* [Problem details] Reproduce all of the material below word for word, keeping each line intact.

---------- Information provided ----------

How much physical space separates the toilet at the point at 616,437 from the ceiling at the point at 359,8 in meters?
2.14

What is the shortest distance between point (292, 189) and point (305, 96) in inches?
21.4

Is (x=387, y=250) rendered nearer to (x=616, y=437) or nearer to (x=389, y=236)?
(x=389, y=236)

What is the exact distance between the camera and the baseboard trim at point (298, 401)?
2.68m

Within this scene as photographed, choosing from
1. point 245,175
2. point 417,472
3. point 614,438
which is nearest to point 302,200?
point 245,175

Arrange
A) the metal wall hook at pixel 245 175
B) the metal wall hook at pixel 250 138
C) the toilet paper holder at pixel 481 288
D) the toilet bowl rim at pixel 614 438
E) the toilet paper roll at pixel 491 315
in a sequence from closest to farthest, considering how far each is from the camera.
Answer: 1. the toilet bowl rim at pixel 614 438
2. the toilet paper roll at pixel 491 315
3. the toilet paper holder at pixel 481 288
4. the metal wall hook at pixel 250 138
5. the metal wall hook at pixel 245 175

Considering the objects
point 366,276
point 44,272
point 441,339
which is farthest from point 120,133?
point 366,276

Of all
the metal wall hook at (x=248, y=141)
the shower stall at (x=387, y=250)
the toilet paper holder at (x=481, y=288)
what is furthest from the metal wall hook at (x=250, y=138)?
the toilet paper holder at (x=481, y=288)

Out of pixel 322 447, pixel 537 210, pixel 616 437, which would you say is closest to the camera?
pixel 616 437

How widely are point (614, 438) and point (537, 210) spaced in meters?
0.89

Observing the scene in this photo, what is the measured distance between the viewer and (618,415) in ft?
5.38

----------

* [Final result]
How much physical space separates the toilet at the point at 616,437 from the ceiling at the point at 359,8 in meters?
2.14

What is the shortest distance between point (292, 189) and point (305, 96) in inches?
21.4

Is (x=387, y=250) rendered nearer to (x=616, y=437) or nearer to (x=389, y=236)?
(x=389, y=236)

What is the exact distance between the camera and the baseboard trim at point (298, 401)?
2.68m

Within this scene as photographed, choosing from
1. point 245,175
2. point 417,472
3. point 614,438
which is nearest to point 302,200?
point 245,175

Arrange
A) the metal wall hook at pixel 245 175
B) the metal wall hook at pixel 250 138
C) the toilet paper holder at pixel 481 288
D) the toilet bowl rim at pixel 614 438
E) the toilet paper roll at pixel 491 315
in a sequence from closest to farthest, considering how far each is from the camera.
Answer: 1. the toilet bowl rim at pixel 614 438
2. the toilet paper roll at pixel 491 315
3. the toilet paper holder at pixel 481 288
4. the metal wall hook at pixel 250 138
5. the metal wall hook at pixel 245 175

Considering the objects
point 366,276
point 44,272
point 441,339
which is farthest from point 120,133?
point 366,276

Of all
the metal wall hook at (x=248, y=141)
the shower stall at (x=387, y=250)
the toilet paper holder at (x=481, y=288)
what is furthest from the metal wall hook at (x=250, y=138)?
the toilet paper holder at (x=481, y=288)

Out of pixel 322 447, pixel 537 210, pixel 616 437, which would you say is closest to the camera?
pixel 616 437

How widely are point (614, 438) and point (537, 210) spaced in meters?
0.89

Observing the scene in this photo, what is the measured distance between the viewer and (618,415) in ft?
5.38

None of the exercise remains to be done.